171

Onlar, Allah'ın nimet ve lütfunu müjdelerler. Bu müjdenin tekrar edilmesi, zikredilen müjdenin sadece korku ve üzüntünün olmamasından ibaret olmayıp onlarla birlikte, değeri takdir edilemiyecek kadar büyük mükâfatlar da bildirmektedir. Bu mükâfatlar, dünyada işledikleri amellerin karşılığıdır. Ayette geçen ”Lütuf-Fadi" dan maksat da ”Güzel davrananlara, daha güzel karşılık ve fazlası var"(Yunus: 26) âyetinde olduğu gibi, fazla, ziyade demektir.

Ve ister şehit olsun, ister olmasın,

Allah'ın, bütün

mü'minlerin mükâfatını zayi etmeyeceğini müjdelerler.

Bu âyetin zahirinden anlaşıldığına göre, öldürülmüş olanların ruhları, bedenlerinden ayrılmış olsalar bile, şu anda canlıdırlar. Onların elan canlı olduğunu söyleyenler ruhun mu, yoksa bedenin mi canlı olduğu konusunda ihtilâf etmişlerdir. Olayı biraz daha açıklığa kavuşturmak için, şu ön bilgileri vermek gerekiyor:

İnsan olarak ortada görünen şu varlık, sadece görünürdeki şu bedenden oluşan bir varlık değildir. Aksine onda, bedene aykırı olan bir varlık daha vardır. Nitekim, görünen şu beden, yağ ve buna benzeyen şeylerle, erir, çözülür, birtakım değişimlere uğrar. Neticede, insan denen varlığın, görünenin dışında bir varlık olduğu anlaşılır. Böylece ateşin odundaki ve yağın susam içerisindeki durumu ne ise, ruhun bedendeki durumunun da o olduğu görülür. Ruh, cisim değil, cisim içerisinde değil, kendi kendine kâim bir cevher de olabilir.
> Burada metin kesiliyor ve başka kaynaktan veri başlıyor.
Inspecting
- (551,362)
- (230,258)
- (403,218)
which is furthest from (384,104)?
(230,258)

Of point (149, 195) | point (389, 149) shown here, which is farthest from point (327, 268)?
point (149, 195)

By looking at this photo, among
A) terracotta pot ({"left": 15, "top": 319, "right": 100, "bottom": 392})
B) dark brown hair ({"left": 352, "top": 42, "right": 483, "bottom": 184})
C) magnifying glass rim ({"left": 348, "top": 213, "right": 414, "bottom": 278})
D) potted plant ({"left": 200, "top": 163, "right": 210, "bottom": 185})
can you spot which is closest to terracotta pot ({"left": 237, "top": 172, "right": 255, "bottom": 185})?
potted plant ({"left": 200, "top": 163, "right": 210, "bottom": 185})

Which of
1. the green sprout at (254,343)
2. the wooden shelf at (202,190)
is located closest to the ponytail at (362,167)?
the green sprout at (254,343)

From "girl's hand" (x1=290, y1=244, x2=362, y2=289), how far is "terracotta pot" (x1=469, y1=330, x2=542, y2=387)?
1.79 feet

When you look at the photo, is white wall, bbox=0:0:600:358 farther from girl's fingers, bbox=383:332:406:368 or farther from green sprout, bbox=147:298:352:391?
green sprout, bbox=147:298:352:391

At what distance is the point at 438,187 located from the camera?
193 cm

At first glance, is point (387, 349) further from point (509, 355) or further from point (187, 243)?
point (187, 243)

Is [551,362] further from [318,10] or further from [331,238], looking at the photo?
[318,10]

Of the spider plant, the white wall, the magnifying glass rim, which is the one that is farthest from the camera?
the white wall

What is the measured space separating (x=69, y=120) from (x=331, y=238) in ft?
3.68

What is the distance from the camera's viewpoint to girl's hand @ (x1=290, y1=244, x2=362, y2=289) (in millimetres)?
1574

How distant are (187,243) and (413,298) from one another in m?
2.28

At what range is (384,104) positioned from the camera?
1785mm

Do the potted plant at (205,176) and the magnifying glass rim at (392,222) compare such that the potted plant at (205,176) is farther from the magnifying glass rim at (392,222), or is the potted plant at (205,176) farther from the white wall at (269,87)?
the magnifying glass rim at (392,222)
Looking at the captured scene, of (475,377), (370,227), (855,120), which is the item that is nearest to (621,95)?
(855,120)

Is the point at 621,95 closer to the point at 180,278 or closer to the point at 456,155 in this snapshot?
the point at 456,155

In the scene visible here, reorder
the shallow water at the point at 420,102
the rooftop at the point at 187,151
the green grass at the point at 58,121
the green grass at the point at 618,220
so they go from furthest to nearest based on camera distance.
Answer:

İki görüşe göre de, beden öldüğü zaman, ruhun canlı olarak kaldığı belirtilmiştir. Amellerine göre, sevap ya da azap çeker. Bedenler öldükten sonra, nefislerin bâkî kalacağı konusuyla ilgili, aklî ve naklî birçok deliller olup, bu deliller birbirini destekler. O delillere dönüp bakmak gerekir. Bu âyet, kabir sevabı konusundaki şüpheleri de ortadan kaldırır. Kabir azabı konusunda ise, şu âyet vardır: ”...Boğuldular ve ateşe sokuldular" (Nuh: 25) Boğulduktan sonra ateşe sokulmaları iki şekilde izah edilebilir: Ya bedenlerin ölümünden sonra, nefisler ölmediyse veya deriz ki, Allah onları öldürdü, sonra onlara hayat verdi. Bu konuda bazı haberler de gelmiştir.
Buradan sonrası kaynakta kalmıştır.